- [AUFTRAG]:
Schreiben Sie aus dem Quelltext die Passage von „Einen batterieelektrischen Traktor“ bis einschließlich „auf großes Publikumsinteresse.“ wortgetreu ab.

- [QUELLTEXT]:
--------------------------------------------------

Seit dem russischen Angriffskrieg auf die Ukraine beobachtet Ehrhard eine „Neuordnung der Exportgeographie für Landmaschinen und Traktoren“. „Die Ausfuhren europäischer Landtechnik in die Vereinigten Staaten, aber auch in die Länder Südamerikas und Südostasiens haben in jüngster Zeit spürbar an Gewicht gewonnen“, sagt der Branchenexperte.
Der konventionelle Diesel-Traktor bekommt immer mehr Konkurrenz. Nachdem viele Hersteller ihre Motoren bereits für die Verwendung von hydriertem Pflanzenöl (HVO) freigegeben haben, stehen auch andere Antriebstechnologien in der Landtechnik kurz vor dem Durchbruch. Diesen Trend beobachtet Traktortechnik-Experte Roger J. Stirnimann von der Berner Fachhochschule zur Agritechnica 2023. „Bei Traktoren war LNG bisher kaum ein Thema“, sagt Stirnimann und verweist auf Designprobleme und Abdampfverluste. Der US-amerikanischer Hersteller „New Holland“ scheint die Probleme jedoch gelöst zu haben und stellt in Hannover einen Gas-Traktor mit LNG-Tanks vor. „Damit könnten LNG-Gasmotorenkonzepte jetzt auch in der Landwirtschaft zu einer geeigneten Antriebsoption werden, verbunden mit der Chance, eigenes Biogas (Bio-LNG) als Fahrzeugtreibstoff in CO2-neutralen Kreisläufen verwenden zu können.“

Einen batterieelektrischen Traktor haben die Amerikaner ebenfalls im Angebot, wobei aber auch der Schweizer Traktorbauer Rigitrac und der deutsche Marktführer Fendt aus Bayern erste batterieelektrische Kleintraktoren auf den Acker schicken können. Der Brennstoffzellenantrieb stecke indes noch in den Kinderschuhen und sei derzeit nur als Reichweitenverlängerer sinnvoll, sagt Stirnimann. Als Antriebslösung für mittlere und größere Traktoren könnte sich laut Stirnimann der Hybridmotor erweisen. Auf der Agritechnica stößt der Steyr Hybrid CVT, der kurz vor der Serienreife steht, nicht nur wegen seines schicken Designs auf großes Publikumsinteresse.

--------------------------------------------------

- [DATENMATERIAL]:
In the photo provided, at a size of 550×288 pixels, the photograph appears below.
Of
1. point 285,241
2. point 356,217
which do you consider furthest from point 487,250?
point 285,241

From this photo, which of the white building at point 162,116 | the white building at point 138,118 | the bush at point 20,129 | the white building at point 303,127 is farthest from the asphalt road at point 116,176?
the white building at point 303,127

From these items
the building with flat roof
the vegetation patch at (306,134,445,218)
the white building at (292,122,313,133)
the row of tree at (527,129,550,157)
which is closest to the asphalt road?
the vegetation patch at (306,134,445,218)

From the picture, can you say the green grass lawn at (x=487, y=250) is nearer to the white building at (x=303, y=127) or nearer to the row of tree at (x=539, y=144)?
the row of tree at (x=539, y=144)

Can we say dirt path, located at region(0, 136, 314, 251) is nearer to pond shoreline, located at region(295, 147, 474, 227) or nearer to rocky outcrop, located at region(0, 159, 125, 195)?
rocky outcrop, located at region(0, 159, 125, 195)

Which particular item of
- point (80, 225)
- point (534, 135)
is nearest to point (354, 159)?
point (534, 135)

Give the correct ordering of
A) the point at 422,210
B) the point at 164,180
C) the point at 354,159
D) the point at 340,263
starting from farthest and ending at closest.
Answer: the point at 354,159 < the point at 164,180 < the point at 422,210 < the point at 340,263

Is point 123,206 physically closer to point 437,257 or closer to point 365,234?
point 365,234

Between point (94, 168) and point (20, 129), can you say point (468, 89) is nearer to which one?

--------------------------------------------------

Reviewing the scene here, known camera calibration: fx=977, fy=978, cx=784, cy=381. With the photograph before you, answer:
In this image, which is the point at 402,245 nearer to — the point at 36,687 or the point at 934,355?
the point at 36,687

--------------------------------------------------

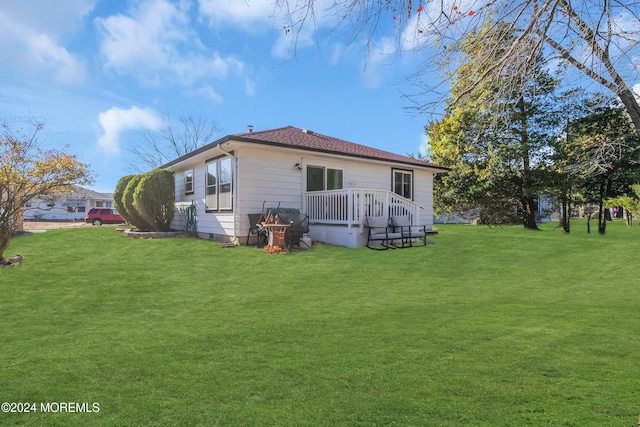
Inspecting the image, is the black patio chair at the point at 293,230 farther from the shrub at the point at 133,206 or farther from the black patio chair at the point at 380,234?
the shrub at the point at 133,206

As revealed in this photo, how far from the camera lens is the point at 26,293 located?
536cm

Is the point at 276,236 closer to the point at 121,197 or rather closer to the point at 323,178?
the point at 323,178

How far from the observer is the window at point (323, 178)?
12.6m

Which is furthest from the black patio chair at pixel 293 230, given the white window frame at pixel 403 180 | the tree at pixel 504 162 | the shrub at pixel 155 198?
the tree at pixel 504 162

--------------------------------------------------

- [ANTWORTFELD]:
Einen batterieelektrischen Traktor haben die Amerikaner ebenfalls im Angebot, wobei aber auch der Schweizer Traktorbauer Rigitrac und der deutsche Marktführer Fendt aus Bayern erste batterieelektrische Kleintraktoren auf den Acker schicken können. Der Brennstoffzellenantrieb stecke indes noch in den Kinderschuhen und sei derzeit nur als Reichweitenverlängerer sinnvoll, sagt Stirnimann. Als Antriebslösung für mittlere und größere Traktoren könnte sich laut Stirnimann der Hybridmotor erweisen. Auf der Agritechnica stößt der Steyr Hybrid CVT, der kurz vor der Serienreife steht, nicht nur wegen seines schicken Designs auf großes Publikumsinteresse.